WIENERIN probiert's: Dauerwellen

Dauerwellen sind voll 1980er, aber die 80er sind jetzt Trend, daher gehen auch Dauerwellen wieder. Meinte zumindest WIENERIN-Redakteurin Eva. Sie überredete ihren Friseur, die Wickler auszupacken, und testete die Haarumformung.

So geht Dauerwelle

Bei einer Umformung, also dem chemischen Glätten oder Wellen, werden die Verbindungen in der Haarfaser ­mithilfe diverser Flüssigkeiten zuerst gelöst und dann in neuer Form fixiert.

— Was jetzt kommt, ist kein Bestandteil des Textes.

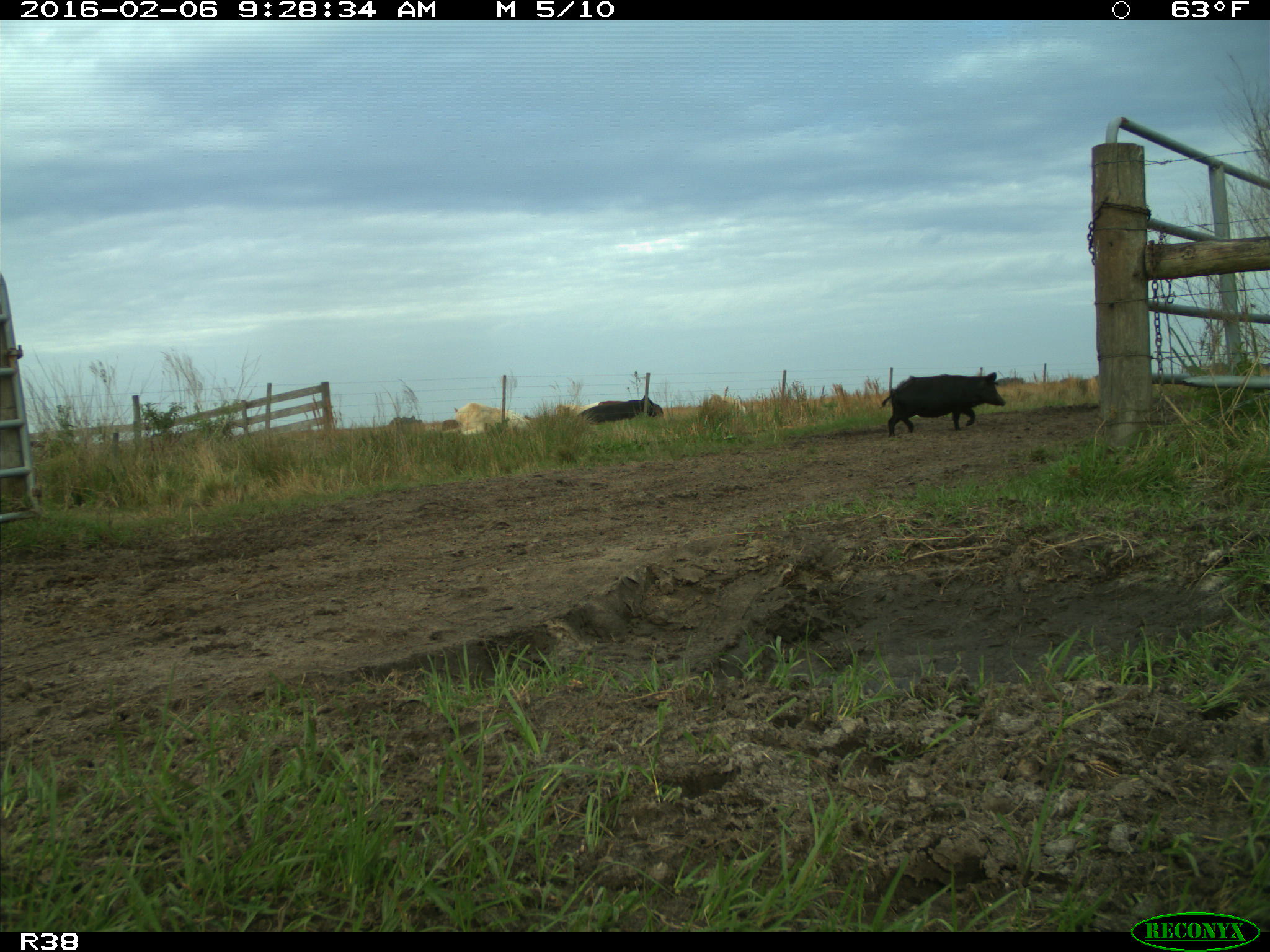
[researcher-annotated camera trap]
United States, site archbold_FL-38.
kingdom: Animalia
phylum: Chordata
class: Mammalia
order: Artiodactyla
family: Suidae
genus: Sus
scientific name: Sus scrofa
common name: wild boar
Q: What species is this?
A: Sus scrofa (wild boar).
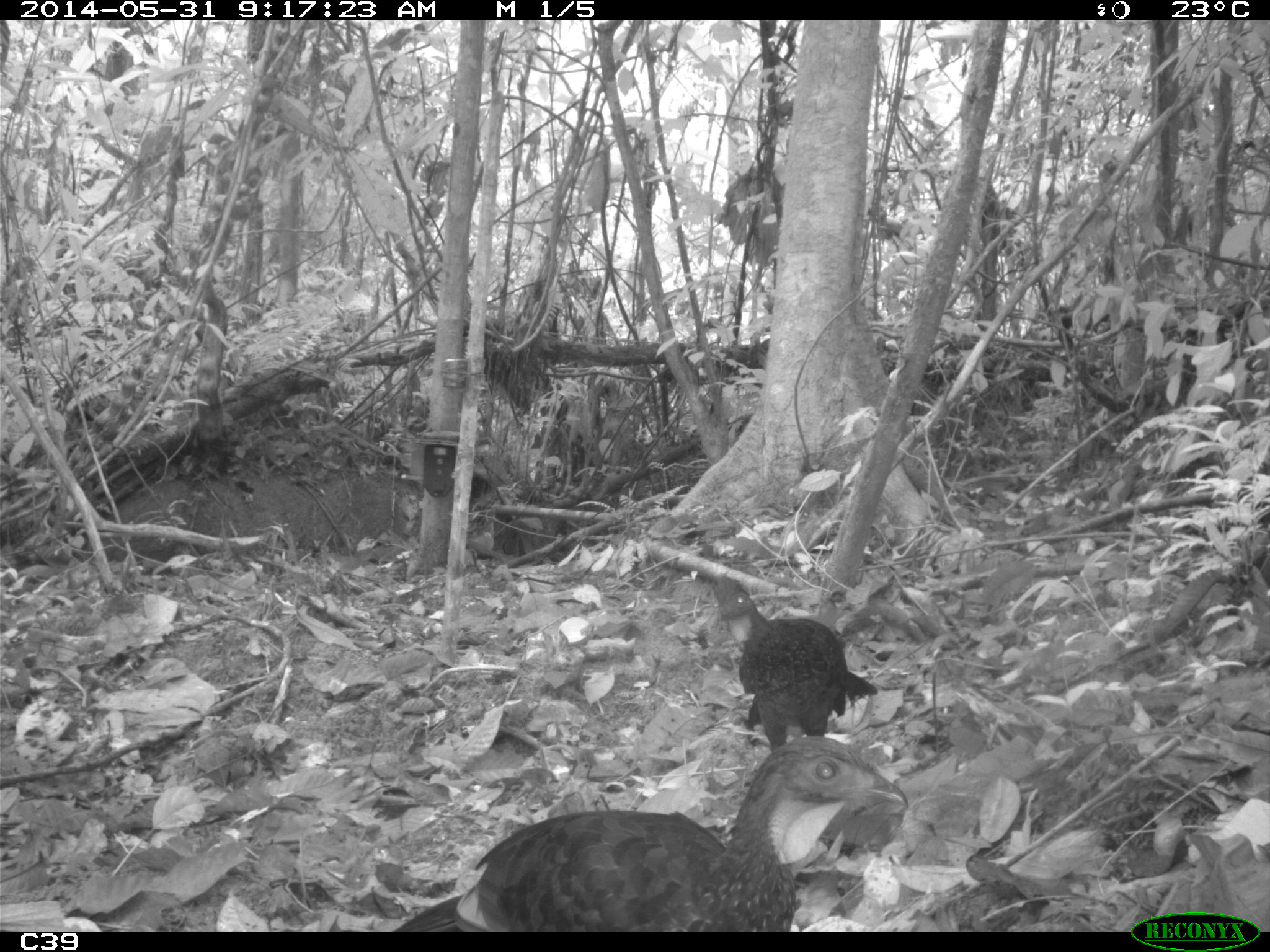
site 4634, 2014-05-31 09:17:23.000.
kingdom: Animalia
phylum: Chordata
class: Aves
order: Galliformes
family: Cracidae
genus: Penelope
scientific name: Penelope jacquacu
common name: spix's guan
Penelope jacquacu (spix's guan), count 2, age adult, sex female.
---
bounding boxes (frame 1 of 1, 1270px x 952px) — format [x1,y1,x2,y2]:
penelope jacquacu: [393,731,910,928]; [709,572,879,747]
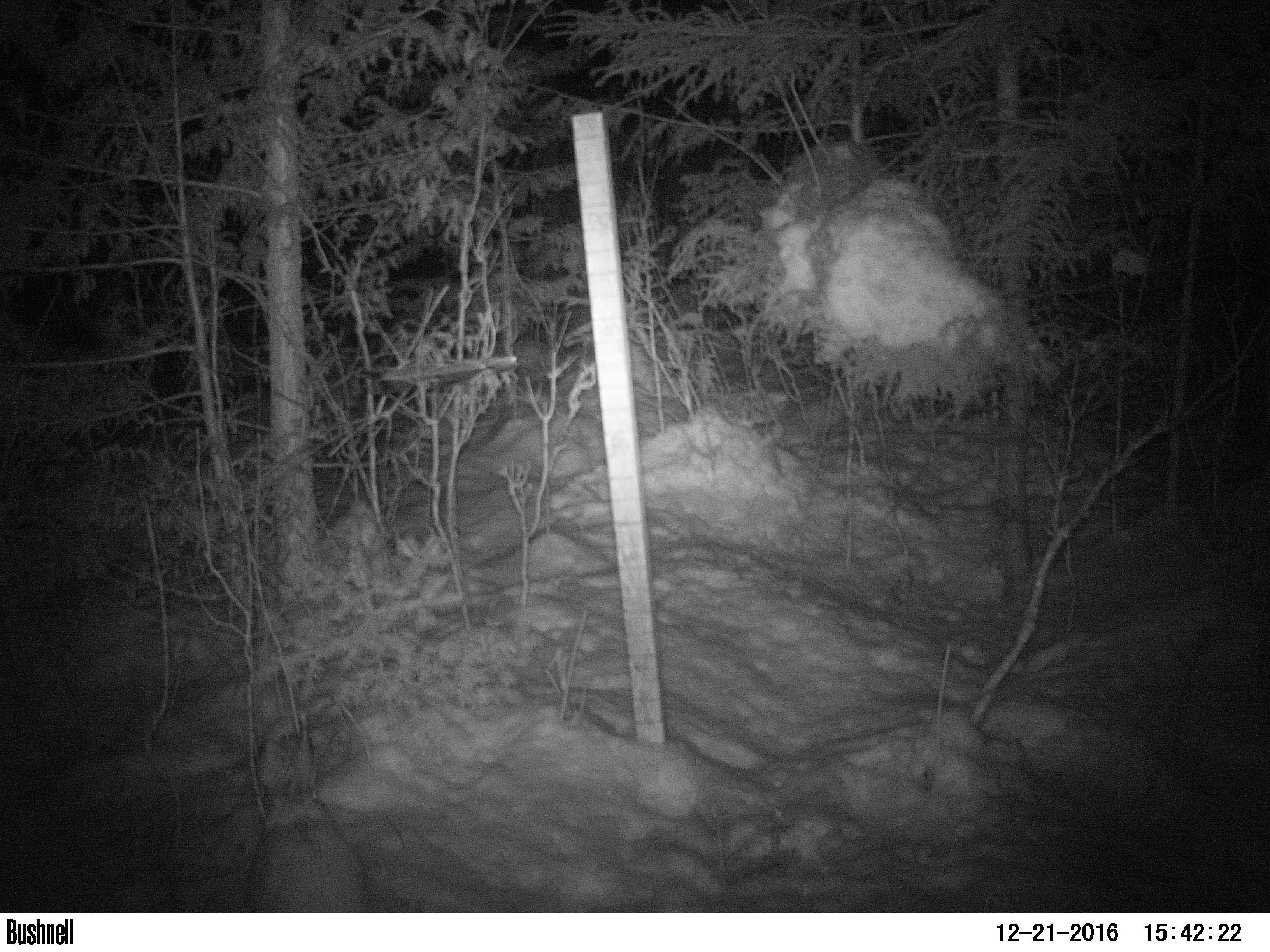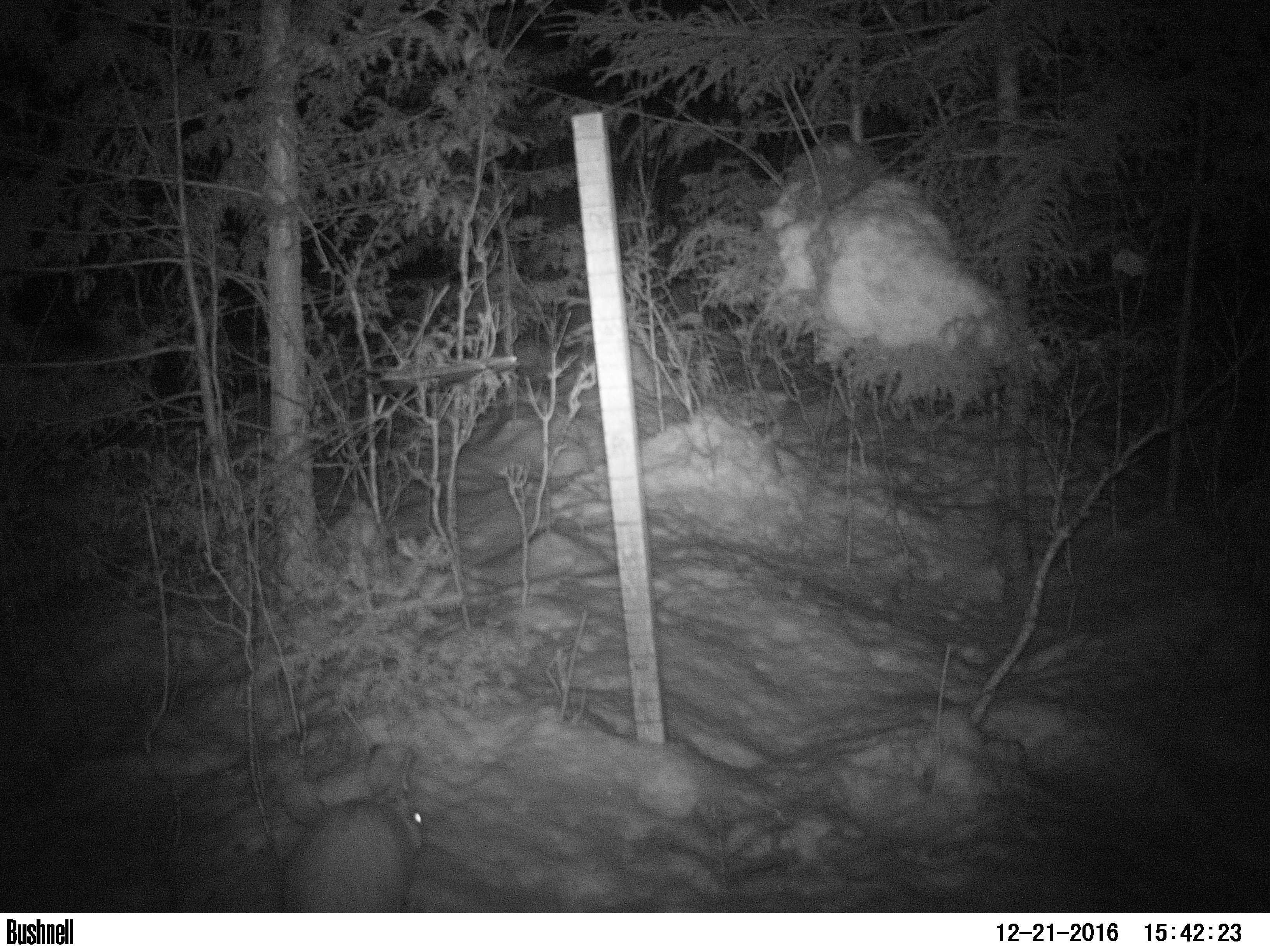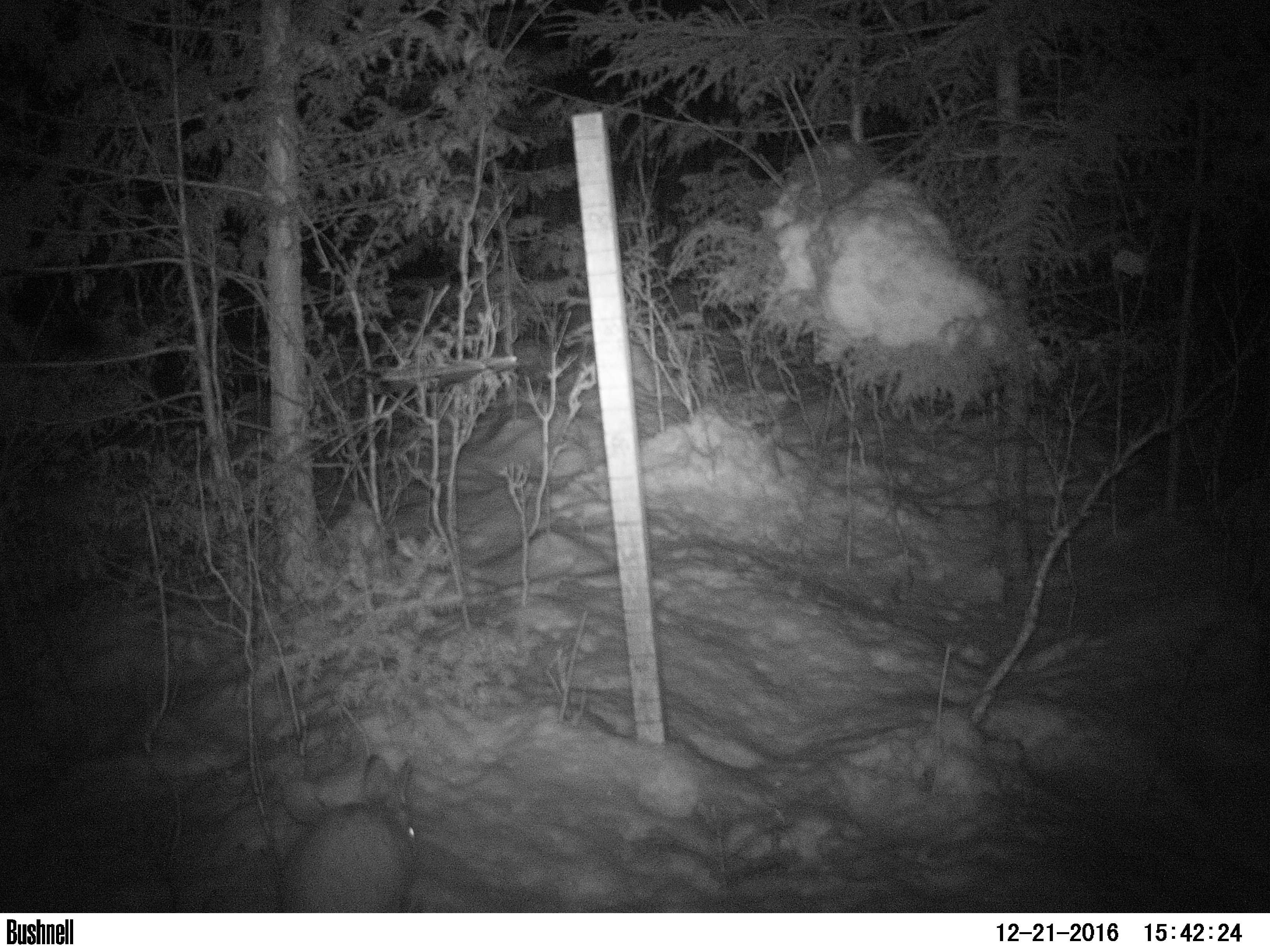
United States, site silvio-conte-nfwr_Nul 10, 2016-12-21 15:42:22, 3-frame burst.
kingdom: Animalia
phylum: Chordata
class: Mammalia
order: Lagomorpha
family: Leporidae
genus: Lepus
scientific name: Lepus americanus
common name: snowshoe hare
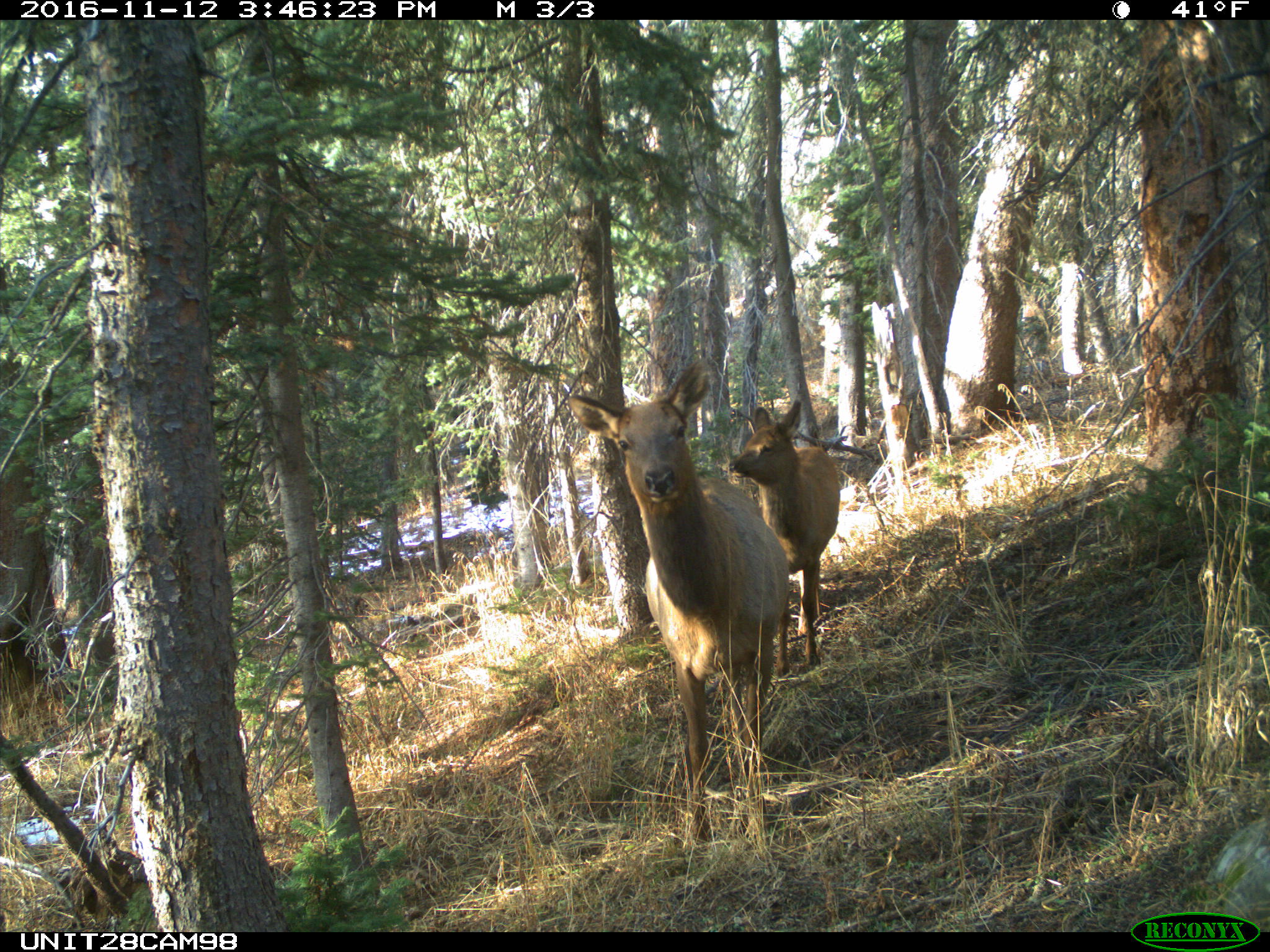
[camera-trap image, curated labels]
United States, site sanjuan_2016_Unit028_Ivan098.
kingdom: Animalia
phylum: Chordata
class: Mammalia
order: Artiodactyla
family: Cervidae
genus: Cervus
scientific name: Cervus elaphus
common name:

Bei Evas dichter Mähne dauerte das fast drei Stunden. Moderne Dauerwellen sind viel sanfter als früher, ­strapazieren Haar und Kopfhaut aber trotzdem ein bisschen. Nach sechs Monaten kann man den Ansatz „nachwickeln“ oder die Welle einfach rauswachsen lassen – sie wird mit der Zeit schwächer.

So sieht sie aus

Meine natürliche Haarstruktur ist schnürdlgrad. Und ganz nach dem Motto „Man will immer, was man nicht haben kann“ wollte auch ich immer schon Locken. Von einer Dauerwelle wurde mir aber immer von allen Seiten abgeraten. Jetzt wollte ich’s aber doch wissen. Sind ja nur Haare und wenn’s schirch wird, hab ich halt jeden Tag einen Knödl. Das hab ich mutig meinen Kolleginnen in der Sitzung mitgeteilt, als ich ein paar ängstliche Blicke geerntet habe.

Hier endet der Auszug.